- **Problem details**
Could you rewrite the material from the line with "Of the options" through the end of the material as a Markdown table with the columns Row and Line text, leaving out blank lines?

- **Spatial relation data**
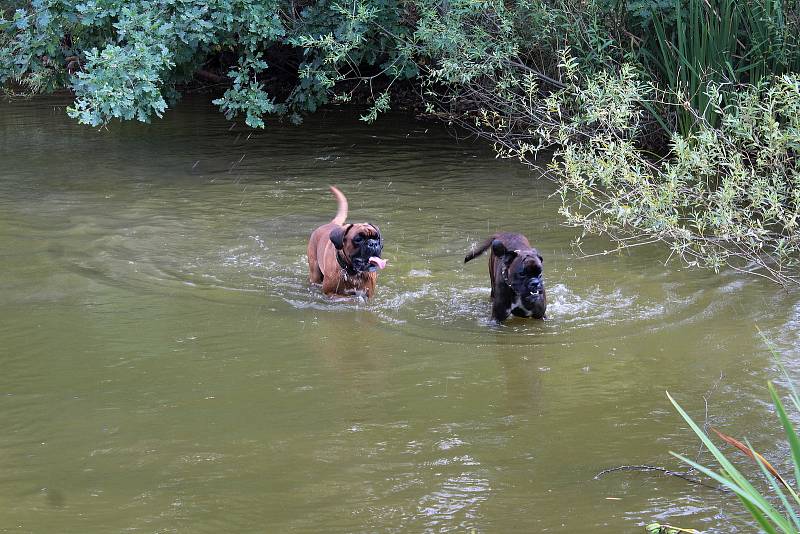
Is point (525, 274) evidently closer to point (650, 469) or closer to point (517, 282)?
point (517, 282)

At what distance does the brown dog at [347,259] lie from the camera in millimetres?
7672

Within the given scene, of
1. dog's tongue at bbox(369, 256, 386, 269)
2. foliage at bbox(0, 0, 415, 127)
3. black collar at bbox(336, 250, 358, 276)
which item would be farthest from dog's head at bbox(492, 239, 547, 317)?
foliage at bbox(0, 0, 415, 127)

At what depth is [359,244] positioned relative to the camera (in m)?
7.67

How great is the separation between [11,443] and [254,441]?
49.4 inches

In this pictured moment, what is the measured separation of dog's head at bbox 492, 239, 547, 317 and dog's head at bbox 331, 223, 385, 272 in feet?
2.94

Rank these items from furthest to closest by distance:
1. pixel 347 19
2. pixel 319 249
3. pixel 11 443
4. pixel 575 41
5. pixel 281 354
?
1. pixel 347 19
2. pixel 575 41
3. pixel 319 249
4. pixel 281 354
5. pixel 11 443

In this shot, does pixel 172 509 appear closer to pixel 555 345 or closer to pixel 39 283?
pixel 555 345

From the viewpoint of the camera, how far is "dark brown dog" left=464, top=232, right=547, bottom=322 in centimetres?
717

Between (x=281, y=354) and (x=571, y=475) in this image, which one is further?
(x=281, y=354)

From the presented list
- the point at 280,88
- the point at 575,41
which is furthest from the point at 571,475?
the point at 280,88

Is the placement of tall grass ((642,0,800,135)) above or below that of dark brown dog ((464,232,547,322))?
above

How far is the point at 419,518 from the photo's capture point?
15.3ft

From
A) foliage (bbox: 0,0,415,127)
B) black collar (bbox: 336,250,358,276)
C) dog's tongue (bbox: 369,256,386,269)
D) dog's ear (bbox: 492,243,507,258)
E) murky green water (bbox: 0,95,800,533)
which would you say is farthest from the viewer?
foliage (bbox: 0,0,415,127)

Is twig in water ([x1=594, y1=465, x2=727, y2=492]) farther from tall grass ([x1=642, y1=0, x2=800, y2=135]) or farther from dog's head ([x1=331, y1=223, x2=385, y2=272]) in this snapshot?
tall grass ([x1=642, y1=0, x2=800, y2=135])
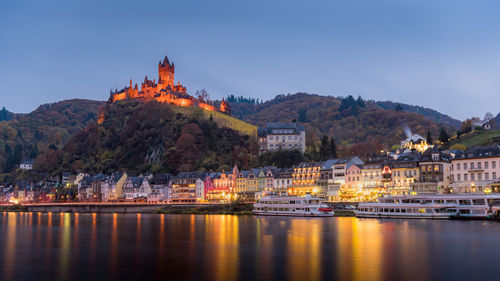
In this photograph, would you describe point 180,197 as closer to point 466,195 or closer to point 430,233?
point 466,195

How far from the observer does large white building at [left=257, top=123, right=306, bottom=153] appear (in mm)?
123875

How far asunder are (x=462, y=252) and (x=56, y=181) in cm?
12913

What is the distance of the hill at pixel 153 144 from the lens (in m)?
A: 125

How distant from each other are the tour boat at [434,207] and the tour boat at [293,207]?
6.13 metres

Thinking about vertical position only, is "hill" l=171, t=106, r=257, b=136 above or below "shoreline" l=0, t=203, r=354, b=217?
above

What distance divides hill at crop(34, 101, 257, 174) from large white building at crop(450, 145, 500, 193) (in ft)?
175

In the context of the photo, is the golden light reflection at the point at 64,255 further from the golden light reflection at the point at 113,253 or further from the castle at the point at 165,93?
the castle at the point at 165,93

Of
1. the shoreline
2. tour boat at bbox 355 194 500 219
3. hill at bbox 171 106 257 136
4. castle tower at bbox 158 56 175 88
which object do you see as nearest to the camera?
tour boat at bbox 355 194 500 219

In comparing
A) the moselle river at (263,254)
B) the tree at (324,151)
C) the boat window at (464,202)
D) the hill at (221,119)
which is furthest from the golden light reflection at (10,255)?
the hill at (221,119)

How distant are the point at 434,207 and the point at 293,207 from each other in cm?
2110

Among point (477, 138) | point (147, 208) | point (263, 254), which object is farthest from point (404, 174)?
point (147, 208)

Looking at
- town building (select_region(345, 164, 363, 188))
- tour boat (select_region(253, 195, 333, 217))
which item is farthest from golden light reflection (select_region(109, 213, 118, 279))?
town building (select_region(345, 164, 363, 188))

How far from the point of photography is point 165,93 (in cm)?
15750

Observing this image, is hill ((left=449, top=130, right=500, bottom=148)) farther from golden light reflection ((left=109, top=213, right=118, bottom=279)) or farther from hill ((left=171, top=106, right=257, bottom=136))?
golden light reflection ((left=109, top=213, right=118, bottom=279))
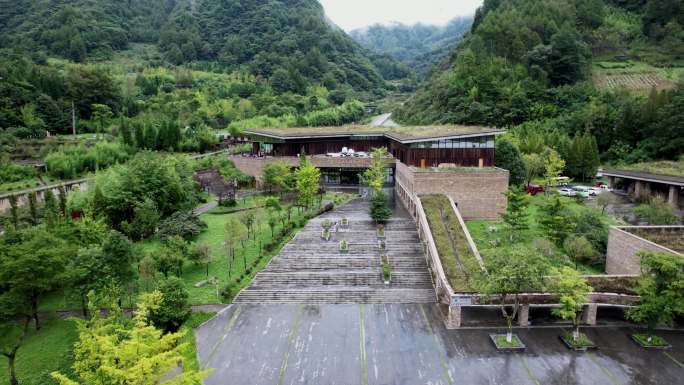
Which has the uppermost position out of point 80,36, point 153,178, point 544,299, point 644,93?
point 80,36

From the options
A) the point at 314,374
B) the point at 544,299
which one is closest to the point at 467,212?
the point at 544,299

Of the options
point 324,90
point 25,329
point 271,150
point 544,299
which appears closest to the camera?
point 25,329

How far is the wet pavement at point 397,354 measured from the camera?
13867 millimetres

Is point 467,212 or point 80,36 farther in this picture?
point 80,36

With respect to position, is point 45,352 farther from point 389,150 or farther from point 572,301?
point 389,150

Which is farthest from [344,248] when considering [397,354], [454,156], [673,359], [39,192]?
[39,192]

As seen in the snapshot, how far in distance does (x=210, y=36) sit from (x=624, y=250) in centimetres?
10179

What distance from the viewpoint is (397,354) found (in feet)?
50.0

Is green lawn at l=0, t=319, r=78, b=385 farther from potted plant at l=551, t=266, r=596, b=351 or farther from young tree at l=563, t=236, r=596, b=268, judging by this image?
young tree at l=563, t=236, r=596, b=268

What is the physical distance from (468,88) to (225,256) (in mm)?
42005

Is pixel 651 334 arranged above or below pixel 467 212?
below

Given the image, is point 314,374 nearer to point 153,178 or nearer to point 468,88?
point 153,178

- **The solution**
| Row | Line text |
|---|---|
| 1 | Of the options |
| 2 | point 324,90 |
| 3 | point 25,329 |
| 4 | point 271,150 |
| 5 | point 544,299 |
| 6 | which appears closest to the camera? |
| 7 | point 25,329 |
| 8 | How far is the wet pavement at point 397,354 measured from the camera? |
| 9 | 13867 millimetres |
| 10 | Is point 467,212 or point 80,36 farther in this picture? |
| 11 | point 80,36 |
| 12 | With respect to position, is point 45,352 farther from point 389,150 or farther from point 572,301? |
| 13 | point 389,150 |
| 14 | Which is farthest from [344,248] when considering [397,354], [454,156], [673,359], [39,192]? |
| 15 | [39,192] |
| 16 | As seen in the snapshot, how far in distance does (x=210, y=36) sit from (x=624, y=250) in centimetres? |
| 17 | 10179 |
| 18 | What distance from the viewpoint is (397,354) found (in feet)? |
| 19 | 50.0 |
| 20 | Is green lawn at l=0, t=319, r=78, b=385 farther from potted plant at l=551, t=266, r=596, b=351 or farther from young tree at l=563, t=236, r=596, b=268, judging by this image? |
| 21 | young tree at l=563, t=236, r=596, b=268 |
| 22 | What is the physical distance from (468,88) to (225,256) (in mm)? |
| 23 | 42005 |
| 24 | Is pixel 651 334 arranged above or below pixel 467 212? |
| 25 | below |
| 26 | Given the image, is point 314,374 nearer to point 153,178 or nearer to point 468,88? |
| 27 | point 153,178 |